But let's look at the positives.
The Nats twice came from behind to tie yesterday's game. They put 15 runners on base, thanks to six hits, six walks and three hit batters. They got seven strong innings from Strasburg, who looked completely healthy and attacked the zone, needing just 95 pitches to get through those seven frames.
For a team that has struggled to put together much of anything offensively and a pitcher who had seen his team lose his last five starts, yesterday was a decent day.
Manager Davey Johnson and pitching coach Steve McCatty have been on Strasburg lately, trying to get him to trust his stuff and go right after hitters. Strasburg had thrown 17.8 pitches per inning over his previous five starts going into yesterday's outing and had only worked into the seventh inning in one of those five starts.
Yesterday, Strasburg threw 13.6 pitches per inning. His fastball location still wasn't ideal (he hit two batters with fastballs and both of the home runs allowed came on heaters over the heart of the plate), but he was more aggressive early, allowing himself to set up his secondary pitches in more favorable counts.

Supplied information
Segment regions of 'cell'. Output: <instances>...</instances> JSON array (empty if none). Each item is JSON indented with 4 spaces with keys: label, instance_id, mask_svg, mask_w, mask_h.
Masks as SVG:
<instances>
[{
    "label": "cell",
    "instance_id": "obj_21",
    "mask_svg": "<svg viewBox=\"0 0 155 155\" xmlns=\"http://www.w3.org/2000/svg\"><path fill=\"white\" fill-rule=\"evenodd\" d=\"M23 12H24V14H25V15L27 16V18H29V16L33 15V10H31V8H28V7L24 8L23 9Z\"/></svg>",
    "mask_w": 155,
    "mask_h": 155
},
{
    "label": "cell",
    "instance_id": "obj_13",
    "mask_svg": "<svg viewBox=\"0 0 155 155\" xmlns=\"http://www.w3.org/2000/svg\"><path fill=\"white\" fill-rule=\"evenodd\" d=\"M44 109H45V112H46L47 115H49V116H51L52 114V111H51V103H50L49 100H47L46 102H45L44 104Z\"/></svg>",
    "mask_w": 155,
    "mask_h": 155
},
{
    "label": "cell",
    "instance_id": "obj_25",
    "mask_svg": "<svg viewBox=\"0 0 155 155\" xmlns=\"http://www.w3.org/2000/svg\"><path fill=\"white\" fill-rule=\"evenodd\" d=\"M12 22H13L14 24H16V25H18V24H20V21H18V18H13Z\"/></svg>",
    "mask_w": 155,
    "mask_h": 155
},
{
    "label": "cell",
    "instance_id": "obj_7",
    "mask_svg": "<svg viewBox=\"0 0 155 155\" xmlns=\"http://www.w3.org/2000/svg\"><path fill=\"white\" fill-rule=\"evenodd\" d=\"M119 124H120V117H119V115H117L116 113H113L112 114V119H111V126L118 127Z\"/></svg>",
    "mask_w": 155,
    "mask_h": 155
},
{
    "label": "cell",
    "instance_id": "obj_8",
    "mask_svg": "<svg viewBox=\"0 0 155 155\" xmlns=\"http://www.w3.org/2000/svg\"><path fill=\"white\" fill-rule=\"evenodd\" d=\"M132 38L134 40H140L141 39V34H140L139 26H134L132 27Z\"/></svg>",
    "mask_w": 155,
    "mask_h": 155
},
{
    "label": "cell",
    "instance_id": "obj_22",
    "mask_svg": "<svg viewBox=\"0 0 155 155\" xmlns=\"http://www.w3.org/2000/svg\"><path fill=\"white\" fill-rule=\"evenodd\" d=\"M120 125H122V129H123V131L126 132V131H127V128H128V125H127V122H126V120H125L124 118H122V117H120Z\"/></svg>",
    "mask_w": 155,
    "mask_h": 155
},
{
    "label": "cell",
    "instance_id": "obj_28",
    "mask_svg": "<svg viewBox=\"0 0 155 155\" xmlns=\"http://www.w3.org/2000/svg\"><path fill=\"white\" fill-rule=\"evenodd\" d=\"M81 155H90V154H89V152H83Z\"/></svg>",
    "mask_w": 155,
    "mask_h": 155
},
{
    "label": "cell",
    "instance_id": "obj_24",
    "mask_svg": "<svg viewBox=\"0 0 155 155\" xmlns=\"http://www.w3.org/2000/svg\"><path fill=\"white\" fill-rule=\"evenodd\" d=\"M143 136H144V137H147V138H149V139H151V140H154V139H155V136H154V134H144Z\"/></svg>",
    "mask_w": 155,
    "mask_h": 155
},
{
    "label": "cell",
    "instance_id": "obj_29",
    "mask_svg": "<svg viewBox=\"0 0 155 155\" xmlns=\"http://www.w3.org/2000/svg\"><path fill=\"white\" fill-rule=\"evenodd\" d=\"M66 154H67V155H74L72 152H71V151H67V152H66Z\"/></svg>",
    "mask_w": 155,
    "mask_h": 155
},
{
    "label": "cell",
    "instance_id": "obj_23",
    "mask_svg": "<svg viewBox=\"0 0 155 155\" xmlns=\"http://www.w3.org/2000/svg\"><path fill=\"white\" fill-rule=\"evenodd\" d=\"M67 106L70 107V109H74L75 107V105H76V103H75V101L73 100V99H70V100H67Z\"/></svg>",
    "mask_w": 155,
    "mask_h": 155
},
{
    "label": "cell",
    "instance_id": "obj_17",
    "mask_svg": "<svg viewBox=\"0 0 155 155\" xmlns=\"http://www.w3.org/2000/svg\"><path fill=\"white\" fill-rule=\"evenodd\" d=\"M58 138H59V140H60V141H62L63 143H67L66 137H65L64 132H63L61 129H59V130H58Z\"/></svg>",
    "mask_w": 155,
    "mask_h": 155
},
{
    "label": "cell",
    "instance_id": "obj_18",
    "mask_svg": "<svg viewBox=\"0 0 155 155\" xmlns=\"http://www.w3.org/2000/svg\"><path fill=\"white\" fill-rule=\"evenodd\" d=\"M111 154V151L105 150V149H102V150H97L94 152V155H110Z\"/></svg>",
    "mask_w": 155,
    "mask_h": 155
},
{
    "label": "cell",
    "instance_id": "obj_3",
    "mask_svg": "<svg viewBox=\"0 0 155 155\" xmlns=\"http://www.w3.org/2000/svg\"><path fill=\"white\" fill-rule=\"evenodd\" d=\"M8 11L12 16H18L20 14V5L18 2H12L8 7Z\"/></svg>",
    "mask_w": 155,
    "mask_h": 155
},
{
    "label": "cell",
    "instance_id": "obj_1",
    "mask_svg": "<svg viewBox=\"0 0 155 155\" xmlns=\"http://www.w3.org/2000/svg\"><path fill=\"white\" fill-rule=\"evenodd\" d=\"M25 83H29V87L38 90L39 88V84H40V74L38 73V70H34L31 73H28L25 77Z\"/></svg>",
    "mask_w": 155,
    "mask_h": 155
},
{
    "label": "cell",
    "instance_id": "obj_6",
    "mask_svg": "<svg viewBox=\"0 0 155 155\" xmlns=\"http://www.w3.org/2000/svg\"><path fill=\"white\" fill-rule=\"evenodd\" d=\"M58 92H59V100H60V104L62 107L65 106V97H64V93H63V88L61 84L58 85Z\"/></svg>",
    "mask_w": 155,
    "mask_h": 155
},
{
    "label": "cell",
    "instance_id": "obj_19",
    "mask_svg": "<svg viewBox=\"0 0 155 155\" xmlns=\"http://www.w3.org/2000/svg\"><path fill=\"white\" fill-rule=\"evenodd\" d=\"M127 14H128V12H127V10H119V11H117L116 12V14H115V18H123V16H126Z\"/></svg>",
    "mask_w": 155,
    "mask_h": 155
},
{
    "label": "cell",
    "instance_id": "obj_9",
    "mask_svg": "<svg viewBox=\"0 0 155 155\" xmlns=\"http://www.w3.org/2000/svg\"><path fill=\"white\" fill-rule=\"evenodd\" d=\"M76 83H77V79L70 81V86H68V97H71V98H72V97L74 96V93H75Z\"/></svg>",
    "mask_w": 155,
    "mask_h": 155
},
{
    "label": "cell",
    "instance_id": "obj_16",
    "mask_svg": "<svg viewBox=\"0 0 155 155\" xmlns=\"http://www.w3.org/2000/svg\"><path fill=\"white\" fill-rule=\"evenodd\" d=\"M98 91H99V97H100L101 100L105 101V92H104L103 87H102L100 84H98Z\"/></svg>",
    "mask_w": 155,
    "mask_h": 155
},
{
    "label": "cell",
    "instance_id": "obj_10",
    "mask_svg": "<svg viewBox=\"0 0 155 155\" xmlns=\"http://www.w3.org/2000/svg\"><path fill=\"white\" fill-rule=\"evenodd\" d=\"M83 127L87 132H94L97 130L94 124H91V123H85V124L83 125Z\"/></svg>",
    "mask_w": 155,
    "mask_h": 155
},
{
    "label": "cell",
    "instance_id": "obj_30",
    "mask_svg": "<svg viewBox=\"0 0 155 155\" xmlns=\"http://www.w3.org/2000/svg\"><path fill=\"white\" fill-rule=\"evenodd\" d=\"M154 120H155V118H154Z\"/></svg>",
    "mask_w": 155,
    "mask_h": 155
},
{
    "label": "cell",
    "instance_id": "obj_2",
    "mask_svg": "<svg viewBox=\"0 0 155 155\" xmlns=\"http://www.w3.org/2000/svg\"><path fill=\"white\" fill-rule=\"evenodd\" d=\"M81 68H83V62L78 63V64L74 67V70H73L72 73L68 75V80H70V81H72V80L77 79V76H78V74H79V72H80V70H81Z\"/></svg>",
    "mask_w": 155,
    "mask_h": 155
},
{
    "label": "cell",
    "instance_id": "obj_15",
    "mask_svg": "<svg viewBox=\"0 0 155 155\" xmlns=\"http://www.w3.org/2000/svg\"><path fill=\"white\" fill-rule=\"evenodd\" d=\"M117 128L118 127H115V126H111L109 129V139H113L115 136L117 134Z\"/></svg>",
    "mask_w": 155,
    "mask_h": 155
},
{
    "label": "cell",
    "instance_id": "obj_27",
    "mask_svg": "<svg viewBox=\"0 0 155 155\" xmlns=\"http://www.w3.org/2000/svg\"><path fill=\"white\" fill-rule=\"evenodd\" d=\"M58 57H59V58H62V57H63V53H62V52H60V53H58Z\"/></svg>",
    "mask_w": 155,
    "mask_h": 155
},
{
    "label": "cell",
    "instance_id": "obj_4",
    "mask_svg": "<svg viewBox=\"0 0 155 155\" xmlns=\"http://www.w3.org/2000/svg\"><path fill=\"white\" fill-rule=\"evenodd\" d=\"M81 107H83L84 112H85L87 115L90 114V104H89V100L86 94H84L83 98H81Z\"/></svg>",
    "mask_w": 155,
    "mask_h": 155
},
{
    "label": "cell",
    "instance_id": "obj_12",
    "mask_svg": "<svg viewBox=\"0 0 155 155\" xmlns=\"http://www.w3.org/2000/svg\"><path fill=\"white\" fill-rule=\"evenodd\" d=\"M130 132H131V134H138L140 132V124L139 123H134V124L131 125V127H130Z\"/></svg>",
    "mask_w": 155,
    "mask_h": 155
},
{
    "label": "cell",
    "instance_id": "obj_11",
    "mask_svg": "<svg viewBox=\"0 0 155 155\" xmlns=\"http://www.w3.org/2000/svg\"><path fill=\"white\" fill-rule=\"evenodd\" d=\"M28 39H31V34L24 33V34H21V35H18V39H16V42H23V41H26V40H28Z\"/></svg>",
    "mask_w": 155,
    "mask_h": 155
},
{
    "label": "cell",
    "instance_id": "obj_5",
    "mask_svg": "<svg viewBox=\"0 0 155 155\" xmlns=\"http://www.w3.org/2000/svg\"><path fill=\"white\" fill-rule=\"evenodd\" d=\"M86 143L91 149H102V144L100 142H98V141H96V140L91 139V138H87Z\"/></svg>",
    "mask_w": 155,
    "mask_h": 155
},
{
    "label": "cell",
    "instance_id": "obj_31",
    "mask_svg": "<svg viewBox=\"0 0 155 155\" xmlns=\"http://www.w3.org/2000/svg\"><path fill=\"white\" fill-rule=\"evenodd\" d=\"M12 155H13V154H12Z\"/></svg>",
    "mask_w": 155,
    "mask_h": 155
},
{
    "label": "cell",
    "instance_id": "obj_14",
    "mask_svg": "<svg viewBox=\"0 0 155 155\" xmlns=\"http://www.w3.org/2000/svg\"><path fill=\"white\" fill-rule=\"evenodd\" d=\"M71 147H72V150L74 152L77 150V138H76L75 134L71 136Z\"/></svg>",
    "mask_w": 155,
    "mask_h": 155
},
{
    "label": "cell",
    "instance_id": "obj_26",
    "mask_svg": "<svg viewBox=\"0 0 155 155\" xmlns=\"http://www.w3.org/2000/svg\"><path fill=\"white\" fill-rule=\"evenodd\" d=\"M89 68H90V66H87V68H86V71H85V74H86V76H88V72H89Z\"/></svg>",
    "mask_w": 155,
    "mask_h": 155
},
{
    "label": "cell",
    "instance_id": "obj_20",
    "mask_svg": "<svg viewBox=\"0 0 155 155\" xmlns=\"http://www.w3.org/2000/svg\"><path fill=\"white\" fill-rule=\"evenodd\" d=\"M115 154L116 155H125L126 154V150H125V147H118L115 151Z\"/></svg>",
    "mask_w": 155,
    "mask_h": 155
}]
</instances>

Short task
In the baseball recap, how many pitches did Strasburg need to get through his seven innings? Answer from the baseball recap alone.

Finished answer
95 pitches.